Much of Rudd's work has been produced within self-set limitations on materials and glazes, resulting in black, grey and white forms where interest is created by contrast between smooth, textured and shiny surfaces. A Queen Elizabeth II Arts Council grant in 1992 led to a period of experimentation with colour through glazes and firing techniques. In 1998 craft historian Helen Schamroth described Rudd's work in colour as 'brief flirtations' amongst his characteristic use of restrained palettes.

In recent years colour has made a greater appearance in Rudd's work. His 2015 survey show Rick Rudd: Beyond True to Form at the Sarjeant Gallery, for example, features series such as Ten Green Bottles (2012), forms glazed in shades of lime green and teal, and grouping of pastel teapots.

Rudd has continuously explored certain forms throughout his career. Ceramic historian Janet Mansfield writes 'Most of his forms are vessel derived but their purpose is an exploration of sculptural form'. A major 1996 survey of Rudd's work at the Sarjeant Gallery divided his work into five formal groupings: box, bottle, bowl, vessel and figurative. Writing in the exhibition catalogue, Paul Raynor describes how the functional terms are pushed to their extremes by Rudd: a ‘bottle’ is an ‘enclosed vessel, without a handle and with a small aperture at its highest point’ and a bowl is ‘an open vessel with its widest point at, or near, its lip’ but actual works may not look or function anything like a traditional bottle or bowl.

In addition to abstract forms, often geometrically inspired (such as his 'Mobius twists' of the 1980s), Rudd has also had a figurative side to his practice. While at art school he visited Dudley Zoo to sketch the primates, and his work has featured chimpanzees, gorillas, mandrills and orangutans.

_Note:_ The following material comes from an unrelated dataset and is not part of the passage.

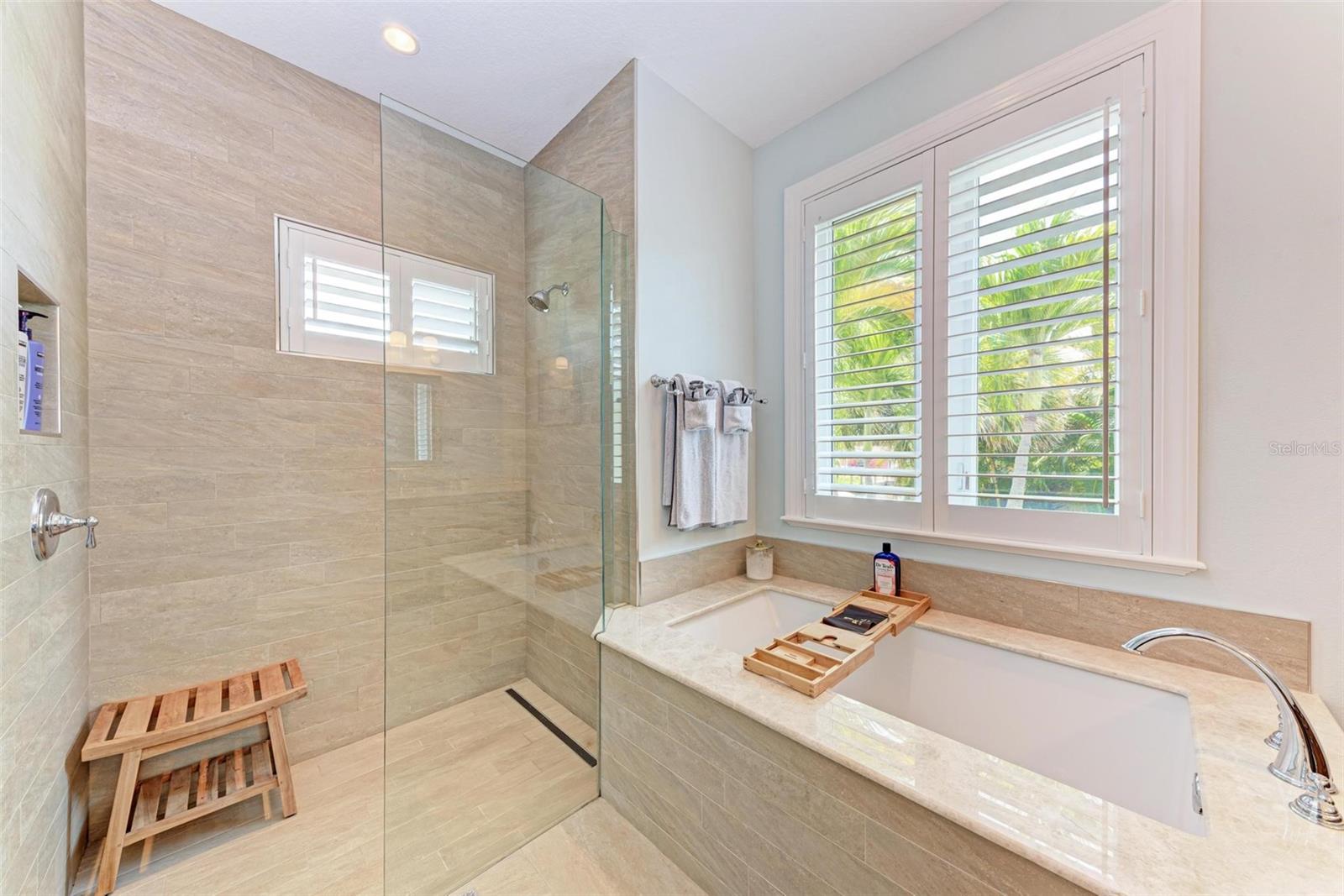 LONGBOAT KEY - Residential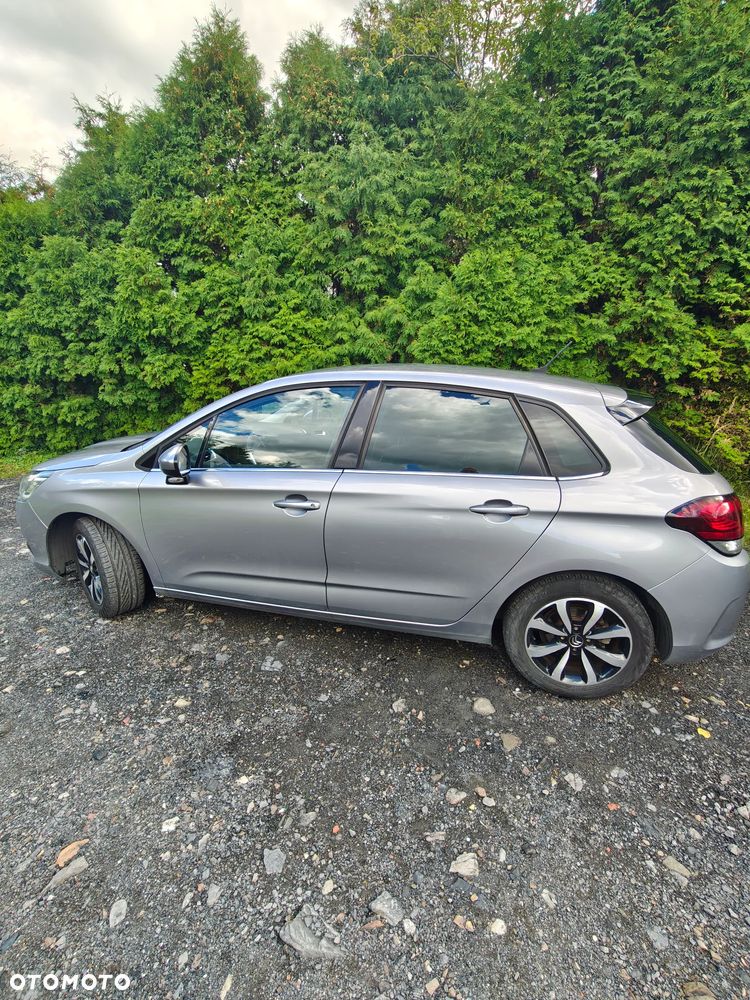 Citroën C4 1.2 PureTech MoreLife - 2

In 1979 Rudd produced a series of plaques featuring Hollywood movie stars like Fred Astaire, Ginger Rogers and Marilyn Monroe. At the time Rudd was producing a radio talkback show for David Hartnell in Auckland, and had visited Universal Studios in California on a trip organised by Hartnell.

In the 1980s Rudd made works where male and female torsos appear to be emerging from columns, which 'allude to the sculptural tradition of carving from a block'. His 2015 survey exhibition Rick Rudd: Beyond True to Form included numerous figurative pieces such as the group Second Childhood made up of objects that call back to childhood: a teapot shaped like a wheeled elephant toy, a monkey puppet, a comic policeman with a truncheon and a ventriloquist's doll. Pieces such as these, or Lucky! Teapot (2011), showing a leaping cat squashed by a falling brick, draw on the English tradition of novelty collectable teapots.

==Ceramics museum==
In 2014 Rudd purchased a 1970s apartment building in central Whanganui with the intent of transforming the building into a ceramics museum displaying his own work and the work of other New Zealand ceramic artists he has collected over the years.

==Honours, awards and collections==
In the 2020 Queen's Birthday Honours, Rudd was appointed a Member of the New Zealand Order of Merit, for services to ceramic art.

Rudd has won numerous awards for his ceramics, including:

- Fletcher Brownbuilt Pottery Award (winner 1978, 1980; merit award 1982, 1983)
- Norsewear Art Award (pottery award winner, 1995; merit award 2000)
- New Zealand Society of Potters National Exhibition (merit award 1994, 2001; functional excellence award 2009)
- Whanganui Arts Review (merit award, 1995, 1998; joint winner 2001)
- WaiClay National Ceramic Award (merit award, 2004)
- Portage Ceramic Awards (People's Choice award, 2012)

His works are held in the collections of the Auckland Museum, Waikato Museum, The Dowse Art Museum, Te Manawa, Christchurch Art Gallery, Southland Museum and Art Gallery, MTG Hawke's Bay, Sarjeant Gallery, and Otago Museum.